#### Extrait à lire:
Vu la procédure suivante :
Procédure contentieuse antérieure :
Mme D... B...a demandé au tribunal administratif de Grenoble d'annuler pour excès de pouvoir la décision du 28 juillet 2015 par laquelle le président du conseil départemental de l'Isère a retiré son agrément d'assistante maternelle à compter du 10 août 2015.
Par un jugement n° 1505933 du 2 juin 2016, le tribunal administratif de Grenoble a rejeté cette demande.
Procédure devant la cour :
Par une requête enregistrée le 1er août 2016, Mme D... B..., représentée par Me Eisler, avocat, demande à la cour d'annuler pour excès de la décision du 28 juillet 2015 par laquelle le président du conseil départemental de l'Isère a retiré son agrément d'assistante maternelle à compter du 10 août 2015.

#### Travail demandé:
Recopiez le passage de l'extrait compris entre « Vu la procédure » et « rejeté cette demande. », ces deux bornes incluses. Vous n'aurez pas besoin des lignes qui suivent.

#### Données fournies:
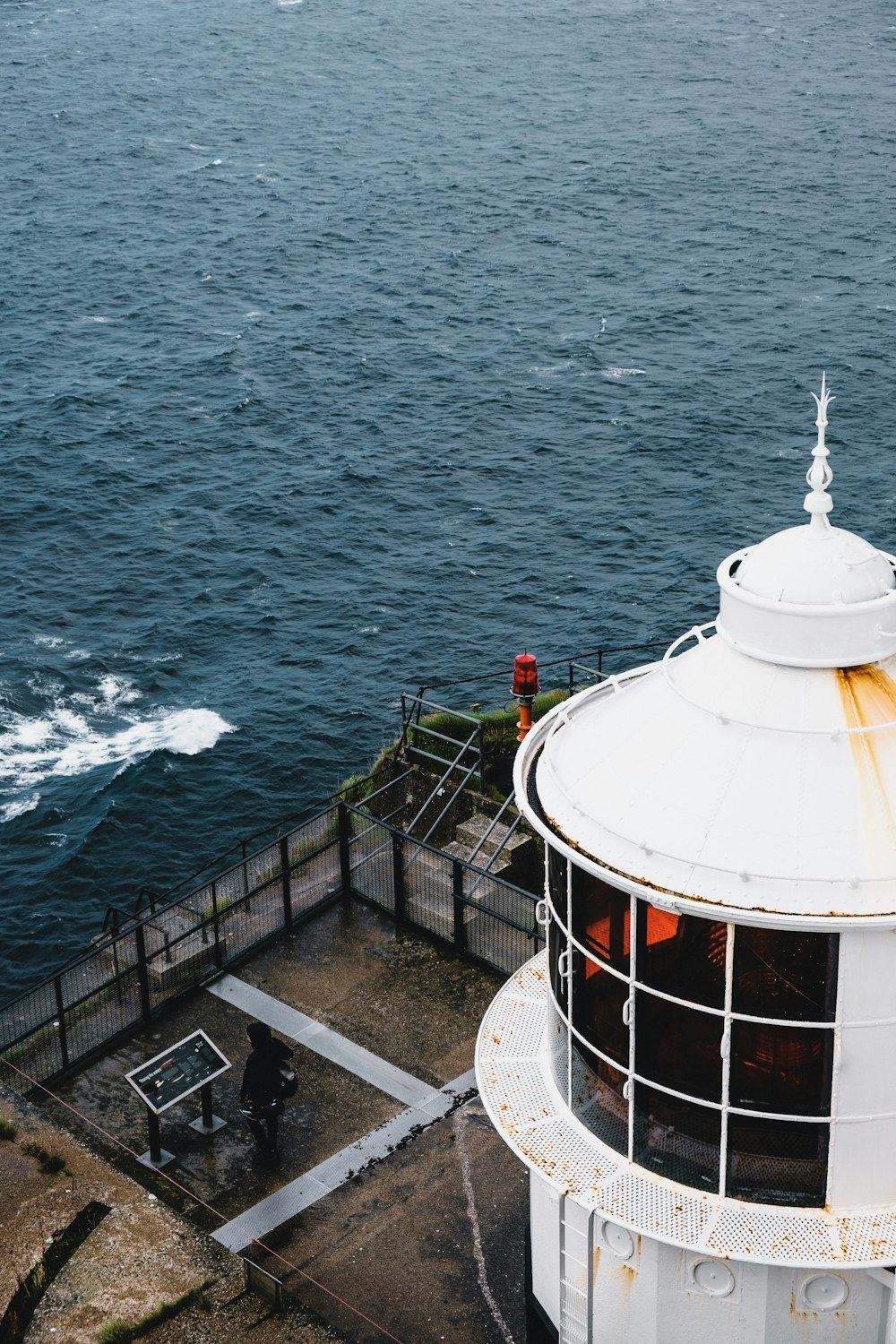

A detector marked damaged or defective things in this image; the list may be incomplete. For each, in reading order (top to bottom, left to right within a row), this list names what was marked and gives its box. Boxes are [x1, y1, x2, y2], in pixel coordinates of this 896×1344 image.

rusted metal stain [835, 667, 896, 853]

#### Résultat:
Vu la procédure suivante :
Procédure contentieuse antérieure :
Mme D... B...a demandé au tribunal administratif de Grenoble d'annuler pour excès de pouvoir la décision du 28 juillet 2015 par laquelle le président du conseil départemental de l'Isère a retiré son agrément d'assistante maternelle à compter du 10 août 2015.
Par un jugement n° 1505933 du 2 juin 2016, le tribunal administratif de Grenoble a rejeté cette demande.